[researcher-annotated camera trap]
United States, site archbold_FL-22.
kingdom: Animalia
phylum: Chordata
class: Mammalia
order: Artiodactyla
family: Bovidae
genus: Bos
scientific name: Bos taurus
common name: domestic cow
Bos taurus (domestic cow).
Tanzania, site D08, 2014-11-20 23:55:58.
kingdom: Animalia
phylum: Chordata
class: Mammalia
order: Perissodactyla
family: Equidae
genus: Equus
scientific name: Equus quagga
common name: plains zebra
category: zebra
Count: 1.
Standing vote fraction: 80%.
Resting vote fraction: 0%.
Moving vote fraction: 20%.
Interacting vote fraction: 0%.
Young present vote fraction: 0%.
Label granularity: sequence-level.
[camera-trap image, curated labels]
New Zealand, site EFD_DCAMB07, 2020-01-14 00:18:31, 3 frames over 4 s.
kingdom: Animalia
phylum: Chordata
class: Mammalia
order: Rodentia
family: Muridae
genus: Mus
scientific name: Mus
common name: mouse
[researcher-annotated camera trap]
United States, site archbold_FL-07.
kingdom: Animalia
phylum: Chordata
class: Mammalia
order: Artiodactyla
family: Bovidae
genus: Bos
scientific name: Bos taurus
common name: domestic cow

----

Activity:
The answer must consist of each line in the entries above that includes "United".

Result for this exercise:
United States, site archbold_FL-22.
United States, site archbold_FL-07.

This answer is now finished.